Ok, so a friend saw some of my cartridge pens and asked if I could make a pen for her boyfriend out of a cartridge that he actually fired. I told her it's probably beyond my skill level, but that I would ask the experts -

Anybody ever try making a pen out of a .338-378 Weatherby?
Any suggestions for me on where to start?

Keith Hansen


----------



## plantman (Apr 10, 2013)

Keith; Measure the inside of your shell casing. Next go to the site library and see what kit comes closest to that measurement. This will be your starting point, or you could go kitless and turn your own fittings to fit. Check the library for help.  Jim S


----------



## KenV (Apr 10, 2013)

Keith -  I have done 338 Win Mag from scratch.   That is the bullet size on this one but the case will be longer.   You need to be able to drill out a bullet for a parker size refill, turn the collar off a Cigar coupler, drill out the back of the case for the 10 mm tube and be able to install 10mm long tube into the case with the drilled bullet.   I use a collet chuck to hold things while drilling and cleanup.

Or you can contact Eric Rasmussen and have him do the metal work and you can do the top end.   Eric does exceptional work -- including engraving on cases and clear powder coating.  

There are a couple of tutorials in the library on making parker style pens from cases.


----------



## Sylvanite (Apr 11, 2013)

I've done 300 Wby Mag and 338 Win Mag cartridges before, using a cigar pen kit mechanism and upper barrel.  338-378 Wby could be done in a similar fashion, but as it is even longer than 300 Wby, I'd suggest swapping out the parker-style refill for a Pilot G2.

Check out http://www.bulletpenkits.com/300WinMagInstructions.pdf for some assembly ideas.  You might also want to omit the gold trim ring on the centerband when assembling the upper barrel.

Regards,
Eric


----------



## Joe Burns (Apr 11, 2013)

Keith,

I have to suggest Eric above.  He has built up custom cartridges for me before where I provided the shell and bullet.  

Joe


----------



## woodwzrd (Apr 11, 2013)

I just did a 338 378 WB Mag with a ballistic tip boat tail bullet about a month ago here is a couple of shots of it.
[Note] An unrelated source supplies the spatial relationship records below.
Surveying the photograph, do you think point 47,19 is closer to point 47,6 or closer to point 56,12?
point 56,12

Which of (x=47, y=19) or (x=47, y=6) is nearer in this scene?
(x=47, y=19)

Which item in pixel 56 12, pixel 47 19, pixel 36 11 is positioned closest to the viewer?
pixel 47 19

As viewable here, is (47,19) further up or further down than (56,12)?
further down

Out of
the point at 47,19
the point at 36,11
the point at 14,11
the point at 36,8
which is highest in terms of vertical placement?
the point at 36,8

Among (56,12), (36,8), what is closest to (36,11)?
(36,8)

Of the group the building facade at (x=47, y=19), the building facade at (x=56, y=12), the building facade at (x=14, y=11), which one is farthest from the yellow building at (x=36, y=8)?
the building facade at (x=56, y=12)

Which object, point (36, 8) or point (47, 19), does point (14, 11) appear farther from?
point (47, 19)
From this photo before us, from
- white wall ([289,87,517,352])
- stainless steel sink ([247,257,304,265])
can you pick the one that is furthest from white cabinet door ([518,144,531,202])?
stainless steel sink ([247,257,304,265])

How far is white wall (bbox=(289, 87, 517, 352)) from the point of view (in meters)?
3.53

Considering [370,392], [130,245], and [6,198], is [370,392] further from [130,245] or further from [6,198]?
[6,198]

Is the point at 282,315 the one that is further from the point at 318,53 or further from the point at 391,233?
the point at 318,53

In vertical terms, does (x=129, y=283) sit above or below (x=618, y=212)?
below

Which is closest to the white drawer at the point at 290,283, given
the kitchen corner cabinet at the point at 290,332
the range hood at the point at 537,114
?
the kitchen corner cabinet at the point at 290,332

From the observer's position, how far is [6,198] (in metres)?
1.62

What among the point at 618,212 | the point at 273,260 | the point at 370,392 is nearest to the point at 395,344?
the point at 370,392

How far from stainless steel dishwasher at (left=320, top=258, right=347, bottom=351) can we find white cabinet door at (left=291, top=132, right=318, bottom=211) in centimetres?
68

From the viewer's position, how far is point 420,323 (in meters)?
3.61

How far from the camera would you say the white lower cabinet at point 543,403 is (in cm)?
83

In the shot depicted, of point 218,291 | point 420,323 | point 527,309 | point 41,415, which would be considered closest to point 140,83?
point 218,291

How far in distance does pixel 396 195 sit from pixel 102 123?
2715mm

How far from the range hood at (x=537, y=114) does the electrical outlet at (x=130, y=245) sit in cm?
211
The customer wanted a cross refill so it has a slimline transmission in it. The top is closed end whitetail antler. The lower tube was way short of coming out of the top of the casing but the transmission did so the tube in the upper half was left out by about a half inch so it slid down into the casing to grab the whole transmission. That round makes for a big pen.


----------



## JD Combs Sr (Apr 13, 2013)

I have done 308, 8mm Mauser, 277mag(not pictured) 3006, and 300 WB mag, all using cigar components.  The following two photos may be helpful in how they were configured.
Not that each has a center band, it is required to "neck down" the bottom of the cap to prevent it from "flopping" around.  All but the 300WB are hand turned, it uses the standard cigar center band.


----------



## khansen (Apr 18, 2013)

You guys are AWESOME!


----------



## tazhunter0 (May 8, 2013)

I want to learn how these are done.  I will have to look into it more tonight.


----------